The odds-on favourite to be the next Liverpool manager is Xabi Alonso, whose Bayer Leverkusen side are top of the Bundesliga in his second season in charge.

The 42-year-old Spaniard played for Liverpool from 2004 to 2009.

“The problem is Alonso is a rookie,” said Sutton. “I wonder if they will think he hasn’t managed long enough. Klopp was so charming and larger than life.

“It’s not just about coaching, you have to handle the atmosphere, the whole club.

“When Liverpool got Klopp in he’d had seven years and done incredible things at Dortmund. He’d had highs and lows and experienced everything.

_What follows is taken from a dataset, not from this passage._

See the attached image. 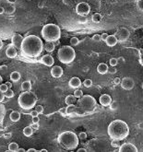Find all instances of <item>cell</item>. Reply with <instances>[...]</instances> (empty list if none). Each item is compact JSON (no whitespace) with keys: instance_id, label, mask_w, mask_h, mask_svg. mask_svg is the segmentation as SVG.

That’s the one thing that would go against a rookie like Alonso.

“At the moment everything is going swimmingly well but Bayer Leverkusen aren’t expected to win the Bundesliga. To go in at Liverpool and follow a giant, if things don’t start well how would he handle adversity?”

Leicester City defender Conor Coady, who started his career with the Reds, says they have to decide what style of play they want now.

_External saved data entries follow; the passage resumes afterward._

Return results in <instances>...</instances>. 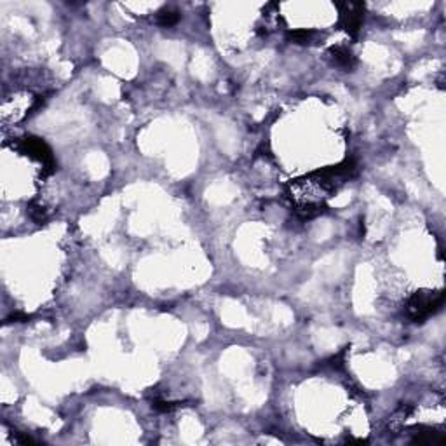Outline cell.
Returning <instances> with one entry per match:
<instances>
[{
  "label": "cell",
  "instance_id": "277c9868",
  "mask_svg": "<svg viewBox=\"0 0 446 446\" xmlns=\"http://www.w3.org/2000/svg\"><path fill=\"white\" fill-rule=\"evenodd\" d=\"M180 19L178 12L173 9H164L162 12L157 14V23L161 24V26H173V24H176Z\"/></svg>",
  "mask_w": 446,
  "mask_h": 446
},
{
  "label": "cell",
  "instance_id": "3957f363",
  "mask_svg": "<svg viewBox=\"0 0 446 446\" xmlns=\"http://www.w3.org/2000/svg\"><path fill=\"white\" fill-rule=\"evenodd\" d=\"M331 54H333V59L335 63L338 66H342V68H352L354 66V56L352 52L349 51L347 47H343V45H338V47H335L333 51H331Z\"/></svg>",
  "mask_w": 446,
  "mask_h": 446
},
{
  "label": "cell",
  "instance_id": "6da1fadb",
  "mask_svg": "<svg viewBox=\"0 0 446 446\" xmlns=\"http://www.w3.org/2000/svg\"><path fill=\"white\" fill-rule=\"evenodd\" d=\"M443 303V293H431V291H422V293H415L412 298L406 303V310H408V316L412 317L413 321H420L429 317L434 310H438Z\"/></svg>",
  "mask_w": 446,
  "mask_h": 446
},
{
  "label": "cell",
  "instance_id": "8992f818",
  "mask_svg": "<svg viewBox=\"0 0 446 446\" xmlns=\"http://www.w3.org/2000/svg\"><path fill=\"white\" fill-rule=\"evenodd\" d=\"M176 406H178V403H169V401H164V399H155L154 401V408L157 410V412L169 413V412H173Z\"/></svg>",
  "mask_w": 446,
  "mask_h": 446
},
{
  "label": "cell",
  "instance_id": "52a82bcc",
  "mask_svg": "<svg viewBox=\"0 0 446 446\" xmlns=\"http://www.w3.org/2000/svg\"><path fill=\"white\" fill-rule=\"evenodd\" d=\"M30 215H31V218H33V220H37V222H42L45 218V210H44V206H40V204L38 203H31L30 204Z\"/></svg>",
  "mask_w": 446,
  "mask_h": 446
},
{
  "label": "cell",
  "instance_id": "7a4b0ae2",
  "mask_svg": "<svg viewBox=\"0 0 446 446\" xmlns=\"http://www.w3.org/2000/svg\"><path fill=\"white\" fill-rule=\"evenodd\" d=\"M342 23L350 35H356L363 24V5L361 3H342Z\"/></svg>",
  "mask_w": 446,
  "mask_h": 446
},
{
  "label": "cell",
  "instance_id": "5b68a950",
  "mask_svg": "<svg viewBox=\"0 0 446 446\" xmlns=\"http://www.w3.org/2000/svg\"><path fill=\"white\" fill-rule=\"evenodd\" d=\"M312 31L309 30H295V31H289V38L293 42H298V44H305L312 38Z\"/></svg>",
  "mask_w": 446,
  "mask_h": 446
}]
</instances>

“Klopp brought his philosophy of heavy metal football, gegenpressing, he changed Liverpool’s way of being,” said Coady.

“It’s interesting to see how they move forward. Do they bring in a manager like that? Do they keep that style of play? It’s whether they want to go rebuilding or go down the same route again.”

Liverpool assistant managers Pepijn Lijnders and Peter Krawietz and elite development coach Vitor Matos will leave in the summer, with sporting director Jorg Schmadtke to depart at the end of January.

“It showed with the amount of people leaving that want something different,” said Coady. “His backroom team, sporting director, it’s such a big rebuilding job.

“You’re never going to get another Jurgen Klopp. He’s taken it to such a level, the top of the mountain. Do they go down the same path? It doesn’t look like it because of how many people have left. But a rebuild takes time.”